> [Given exercise]:
In the passage below about Chauncy's manuscript, list every number written in digits and say what each one measures.

> [Document segment]:
----

But it didn’t sit right with Chauncy. He sat down with the source of his truth, scripture, and he asked what it said, and he began to write. The text eventually came to be known as “The Mystery Hid From Ages and Generations,” and over the course of nearly 30 years he worked out why he thought it wrong to believe that God would damn anyone to hell for all eternity.

He shared his thoughts only with his closest confidants. So worried was he about the consequences, should word get out that they referred to the document not by a title, or even by its theme, but, I kid you not, as pudding. He asked trusted confidants before they shared it with someone new, “Doth he relish the pudding?” Mise en place, indeed.

And then, he kept the candle burning. Slowly, surely, he did the work of preparation, making sure to consider the consequences of what he thought was true were measured in tandem with the consequences of saying it aloud. He asked for input and feedback. He worked to refine the text over decades. He kept on doing the regular work at First Church, careful not to mention the text in any public way. Not to preach it. Not to print it. Just to keep moving his congregation, step by step, along the way to his other heresy, Unitarianism.

Even when he finally had it sent to the printers, published for one an all, it was published anonymously. He’d been minister of First Church for 58 years by that point in time. Preparing, and waiting, you might say, for what he was sure would rock the church world of New England, not just because of what he was saying, but because of who was saying it. Speaking to his imagined opponents, he wrote “In one word, you imagine the divine glory will be advanced by immortalizing sin and misery; I by exterminating both natural and moral evil, and introducing universal happiness. Which of our systems is best supported, let reason and scripture determine.” And by then the text was 400 pages long.

----

> [Information shown]:
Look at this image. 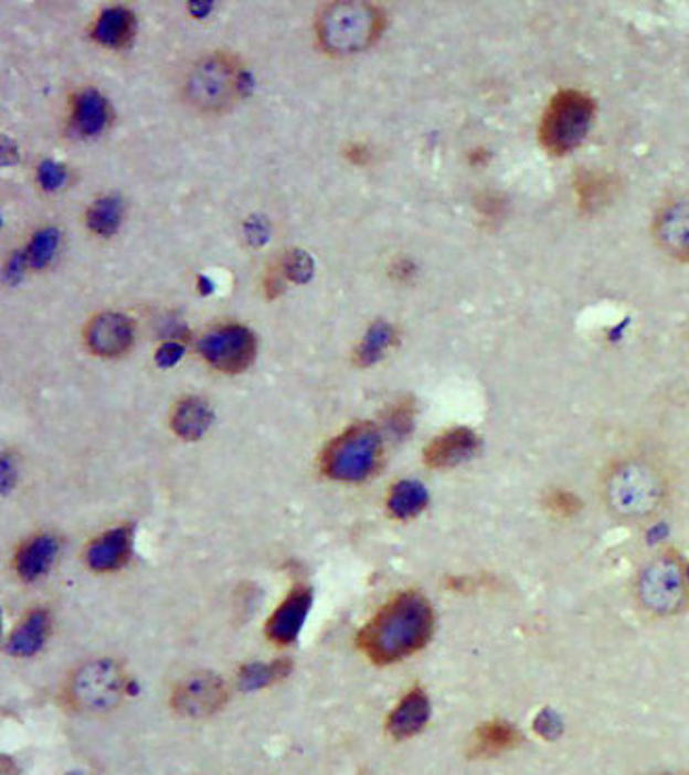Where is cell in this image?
<instances>
[{
  "label": "cell",
  "instance_id": "obj_27",
  "mask_svg": "<svg viewBox=\"0 0 689 775\" xmlns=\"http://www.w3.org/2000/svg\"><path fill=\"white\" fill-rule=\"evenodd\" d=\"M292 670V661L276 660L271 663H247L241 668L239 672V681L241 687L253 691V689H262L268 684L276 683L280 679H285Z\"/></svg>",
  "mask_w": 689,
  "mask_h": 775
},
{
  "label": "cell",
  "instance_id": "obj_24",
  "mask_svg": "<svg viewBox=\"0 0 689 775\" xmlns=\"http://www.w3.org/2000/svg\"><path fill=\"white\" fill-rule=\"evenodd\" d=\"M614 180L607 173H597V171H584L575 178V194H577V203L582 206V211L593 213L605 203H610L612 194H614Z\"/></svg>",
  "mask_w": 689,
  "mask_h": 775
},
{
  "label": "cell",
  "instance_id": "obj_14",
  "mask_svg": "<svg viewBox=\"0 0 689 775\" xmlns=\"http://www.w3.org/2000/svg\"><path fill=\"white\" fill-rule=\"evenodd\" d=\"M312 605V594L308 588H296L289 594L266 624V635L276 645H292L298 639L304 622Z\"/></svg>",
  "mask_w": 689,
  "mask_h": 775
},
{
  "label": "cell",
  "instance_id": "obj_16",
  "mask_svg": "<svg viewBox=\"0 0 689 775\" xmlns=\"http://www.w3.org/2000/svg\"><path fill=\"white\" fill-rule=\"evenodd\" d=\"M131 548H134V533L129 527H116L106 531L104 535H99L97 540H93L85 561L93 571H116L120 570L129 556H131Z\"/></svg>",
  "mask_w": 689,
  "mask_h": 775
},
{
  "label": "cell",
  "instance_id": "obj_18",
  "mask_svg": "<svg viewBox=\"0 0 689 775\" xmlns=\"http://www.w3.org/2000/svg\"><path fill=\"white\" fill-rule=\"evenodd\" d=\"M521 744V731L506 721H487L479 725L468 744V754L473 758H489L508 753Z\"/></svg>",
  "mask_w": 689,
  "mask_h": 775
},
{
  "label": "cell",
  "instance_id": "obj_13",
  "mask_svg": "<svg viewBox=\"0 0 689 775\" xmlns=\"http://www.w3.org/2000/svg\"><path fill=\"white\" fill-rule=\"evenodd\" d=\"M110 102L97 89H81L70 102V129L81 137H95L110 127Z\"/></svg>",
  "mask_w": 689,
  "mask_h": 775
},
{
  "label": "cell",
  "instance_id": "obj_22",
  "mask_svg": "<svg viewBox=\"0 0 689 775\" xmlns=\"http://www.w3.org/2000/svg\"><path fill=\"white\" fill-rule=\"evenodd\" d=\"M46 635H49V614L45 609H34L13 630L11 639L7 643V649L11 656L30 658L36 651H41V647L45 645Z\"/></svg>",
  "mask_w": 689,
  "mask_h": 775
},
{
  "label": "cell",
  "instance_id": "obj_33",
  "mask_svg": "<svg viewBox=\"0 0 689 775\" xmlns=\"http://www.w3.org/2000/svg\"><path fill=\"white\" fill-rule=\"evenodd\" d=\"M184 354V348L180 343L169 342L162 343L159 354H157V361L161 363L162 367L176 365Z\"/></svg>",
  "mask_w": 689,
  "mask_h": 775
},
{
  "label": "cell",
  "instance_id": "obj_5",
  "mask_svg": "<svg viewBox=\"0 0 689 775\" xmlns=\"http://www.w3.org/2000/svg\"><path fill=\"white\" fill-rule=\"evenodd\" d=\"M384 440L380 431L361 422L338 434L322 452V475L342 482H363L373 477L382 464Z\"/></svg>",
  "mask_w": 689,
  "mask_h": 775
},
{
  "label": "cell",
  "instance_id": "obj_23",
  "mask_svg": "<svg viewBox=\"0 0 689 775\" xmlns=\"http://www.w3.org/2000/svg\"><path fill=\"white\" fill-rule=\"evenodd\" d=\"M428 503V491L417 480H399L392 485L386 506L394 519H414Z\"/></svg>",
  "mask_w": 689,
  "mask_h": 775
},
{
  "label": "cell",
  "instance_id": "obj_35",
  "mask_svg": "<svg viewBox=\"0 0 689 775\" xmlns=\"http://www.w3.org/2000/svg\"><path fill=\"white\" fill-rule=\"evenodd\" d=\"M660 775H679V774H660Z\"/></svg>",
  "mask_w": 689,
  "mask_h": 775
},
{
  "label": "cell",
  "instance_id": "obj_26",
  "mask_svg": "<svg viewBox=\"0 0 689 775\" xmlns=\"http://www.w3.org/2000/svg\"><path fill=\"white\" fill-rule=\"evenodd\" d=\"M123 222V203L116 197H102L87 209V226L99 236L115 234Z\"/></svg>",
  "mask_w": 689,
  "mask_h": 775
},
{
  "label": "cell",
  "instance_id": "obj_6",
  "mask_svg": "<svg viewBox=\"0 0 689 775\" xmlns=\"http://www.w3.org/2000/svg\"><path fill=\"white\" fill-rule=\"evenodd\" d=\"M595 110V102L586 93L575 89L556 93L540 123L542 146L554 157L572 152L589 136Z\"/></svg>",
  "mask_w": 689,
  "mask_h": 775
},
{
  "label": "cell",
  "instance_id": "obj_30",
  "mask_svg": "<svg viewBox=\"0 0 689 775\" xmlns=\"http://www.w3.org/2000/svg\"><path fill=\"white\" fill-rule=\"evenodd\" d=\"M414 417H415V405L412 399H403L399 403H394L391 410L386 411L384 415V424H386V431L396 436V438H403L407 434L412 433L414 428Z\"/></svg>",
  "mask_w": 689,
  "mask_h": 775
},
{
  "label": "cell",
  "instance_id": "obj_21",
  "mask_svg": "<svg viewBox=\"0 0 689 775\" xmlns=\"http://www.w3.org/2000/svg\"><path fill=\"white\" fill-rule=\"evenodd\" d=\"M57 550H60V544L51 535H36L32 540H28L15 554L18 575L25 582L39 580L41 575H45L51 563L55 561Z\"/></svg>",
  "mask_w": 689,
  "mask_h": 775
},
{
  "label": "cell",
  "instance_id": "obj_34",
  "mask_svg": "<svg viewBox=\"0 0 689 775\" xmlns=\"http://www.w3.org/2000/svg\"><path fill=\"white\" fill-rule=\"evenodd\" d=\"M536 730L540 731L544 737H554V733H559L561 728L552 714H542L536 723Z\"/></svg>",
  "mask_w": 689,
  "mask_h": 775
},
{
  "label": "cell",
  "instance_id": "obj_19",
  "mask_svg": "<svg viewBox=\"0 0 689 775\" xmlns=\"http://www.w3.org/2000/svg\"><path fill=\"white\" fill-rule=\"evenodd\" d=\"M136 32V15L127 7H106L93 20L92 36L104 46H125Z\"/></svg>",
  "mask_w": 689,
  "mask_h": 775
},
{
  "label": "cell",
  "instance_id": "obj_7",
  "mask_svg": "<svg viewBox=\"0 0 689 775\" xmlns=\"http://www.w3.org/2000/svg\"><path fill=\"white\" fill-rule=\"evenodd\" d=\"M635 593L651 616H675L688 603L689 570L675 552L658 554L639 573Z\"/></svg>",
  "mask_w": 689,
  "mask_h": 775
},
{
  "label": "cell",
  "instance_id": "obj_15",
  "mask_svg": "<svg viewBox=\"0 0 689 775\" xmlns=\"http://www.w3.org/2000/svg\"><path fill=\"white\" fill-rule=\"evenodd\" d=\"M479 452V436L470 428H454L438 434L424 449V461L431 468H454Z\"/></svg>",
  "mask_w": 689,
  "mask_h": 775
},
{
  "label": "cell",
  "instance_id": "obj_9",
  "mask_svg": "<svg viewBox=\"0 0 689 775\" xmlns=\"http://www.w3.org/2000/svg\"><path fill=\"white\" fill-rule=\"evenodd\" d=\"M199 354L208 365L224 373H241L252 365L257 354V340L252 329L239 322H224L208 329L199 340Z\"/></svg>",
  "mask_w": 689,
  "mask_h": 775
},
{
  "label": "cell",
  "instance_id": "obj_29",
  "mask_svg": "<svg viewBox=\"0 0 689 775\" xmlns=\"http://www.w3.org/2000/svg\"><path fill=\"white\" fill-rule=\"evenodd\" d=\"M57 241H60L57 230L49 229L36 232L34 238L30 241L28 250H25L28 264L34 266V268H43V266H46V264L53 259L55 252H57Z\"/></svg>",
  "mask_w": 689,
  "mask_h": 775
},
{
  "label": "cell",
  "instance_id": "obj_20",
  "mask_svg": "<svg viewBox=\"0 0 689 775\" xmlns=\"http://www.w3.org/2000/svg\"><path fill=\"white\" fill-rule=\"evenodd\" d=\"M213 422V411L208 401L199 396H184L171 411V428L184 440H199Z\"/></svg>",
  "mask_w": 689,
  "mask_h": 775
},
{
  "label": "cell",
  "instance_id": "obj_12",
  "mask_svg": "<svg viewBox=\"0 0 689 775\" xmlns=\"http://www.w3.org/2000/svg\"><path fill=\"white\" fill-rule=\"evenodd\" d=\"M654 241L662 252L689 262V199H672L656 213Z\"/></svg>",
  "mask_w": 689,
  "mask_h": 775
},
{
  "label": "cell",
  "instance_id": "obj_10",
  "mask_svg": "<svg viewBox=\"0 0 689 775\" xmlns=\"http://www.w3.org/2000/svg\"><path fill=\"white\" fill-rule=\"evenodd\" d=\"M226 700H229L226 687L222 683V679H218L211 672H199L188 677L176 684L171 693V707L180 716H188V719L211 716L226 704Z\"/></svg>",
  "mask_w": 689,
  "mask_h": 775
},
{
  "label": "cell",
  "instance_id": "obj_4",
  "mask_svg": "<svg viewBox=\"0 0 689 775\" xmlns=\"http://www.w3.org/2000/svg\"><path fill=\"white\" fill-rule=\"evenodd\" d=\"M386 25L382 7L363 0L322 4L315 30L327 53L352 55L373 45Z\"/></svg>",
  "mask_w": 689,
  "mask_h": 775
},
{
  "label": "cell",
  "instance_id": "obj_1",
  "mask_svg": "<svg viewBox=\"0 0 689 775\" xmlns=\"http://www.w3.org/2000/svg\"><path fill=\"white\" fill-rule=\"evenodd\" d=\"M435 633V612L424 594L407 591L391 598L359 630L357 645L378 666L405 660L424 649Z\"/></svg>",
  "mask_w": 689,
  "mask_h": 775
},
{
  "label": "cell",
  "instance_id": "obj_8",
  "mask_svg": "<svg viewBox=\"0 0 689 775\" xmlns=\"http://www.w3.org/2000/svg\"><path fill=\"white\" fill-rule=\"evenodd\" d=\"M127 689V679L115 661L97 660L81 666L66 684V702L78 712H106L115 708Z\"/></svg>",
  "mask_w": 689,
  "mask_h": 775
},
{
  "label": "cell",
  "instance_id": "obj_31",
  "mask_svg": "<svg viewBox=\"0 0 689 775\" xmlns=\"http://www.w3.org/2000/svg\"><path fill=\"white\" fill-rule=\"evenodd\" d=\"M278 264L283 268V274L287 280L292 283H306L312 274V259L308 253L298 252H287L285 255L278 257Z\"/></svg>",
  "mask_w": 689,
  "mask_h": 775
},
{
  "label": "cell",
  "instance_id": "obj_32",
  "mask_svg": "<svg viewBox=\"0 0 689 775\" xmlns=\"http://www.w3.org/2000/svg\"><path fill=\"white\" fill-rule=\"evenodd\" d=\"M36 180L45 190H57L68 182V171L64 164H60L55 160H45L36 169Z\"/></svg>",
  "mask_w": 689,
  "mask_h": 775
},
{
  "label": "cell",
  "instance_id": "obj_2",
  "mask_svg": "<svg viewBox=\"0 0 689 775\" xmlns=\"http://www.w3.org/2000/svg\"><path fill=\"white\" fill-rule=\"evenodd\" d=\"M670 485L665 470L645 457H624L612 464L601 482L603 502L622 521L654 519L668 502Z\"/></svg>",
  "mask_w": 689,
  "mask_h": 775
},
{
  "label": "cell",
  "instance_id": "obj_28",
  "mask_svg": "<svg viewBox=\"0 0 689 775\" xmlns=\"http://www.w3.org/2000/svg\"><path fill=\"white\" fill-rule=\"evenodd\" d=\"M542 503H544V510L551 514L552 519H559V521L574 519L582 512V500L575 496L574 491H568V489H561V487L549 489Z\"/></svg>",
  "mask_w": 689,
  "mask_h": 775
},
{
  "label": "cell",
  "instance_id": "obj_11",
  "mask_svg": "<svg viewBox=\"0 0 689 775\" xmlns=\"http://www.w3.org/2000/svg\"><path fill=\"white\" fill-rule=\"evenodd\" d=\"M134 320L120 312H99L85 325V343L97 357L115 359L134 343Z\"/></svg>",
  "mask_w": 689,
  "mask_h": 775
},
{
  "label": "cell",
  "instance_id": "obj_3",
  "mask_svg": "<svg viewBox=\"0 0 689 775\" xmlns=\"http://www.w3.org/2000/svg\"><path fill=\"white\" fill-rule=\"evenodd\" d=\"M250 72L230 51H211L186 70L184 99L205 115L230 110L250 89Z\"/></svg>",
  "mask_w": 689,
  "mask_h": 775
},
{
  "label": "cell",
  "instance_id": "obj_17",
  "mask_svg": "<svg viewBox=\"0 0 689 775\" xmlns=\"http://www.w3.org/2000/svg\"><path fill=\"white\" fill-rule=\"evenodd\" d=\"M428 719H431L428 696L420 687H415L392 710L391 716L386 721V730L392 737L405 740V737H412L415 733L424 730Z\"/></svg>",
  "mask_w": 689,
  "mask_h": 775
},
{
  "label": "cell",
  "instance_id": "obj_25",
  "mask_svg": "<svg viewBox=\"0 0 689 775\" xmlns=\"http://www.w3.org/2000/svg\"><path fill=\"white\" fill-rule=\"evenodd\" d=\"M394 342H396V329L392 325L384 320L371 325L357 348V354H354L357 365L368 367L378 363L391 350Z\"/></svg>",
  "mask_w": 689,
  "mask_h": 775
}]
</instances>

----

> [Answer to this problem]:
- 30: the nearly 30 years over which he worked out why he thought it wrong to believe God would damn anyone to hell for all eternity
- 58: the years he had been minister of First Church when the text was finally sent to the printers
- 400: the length of the text in pages by then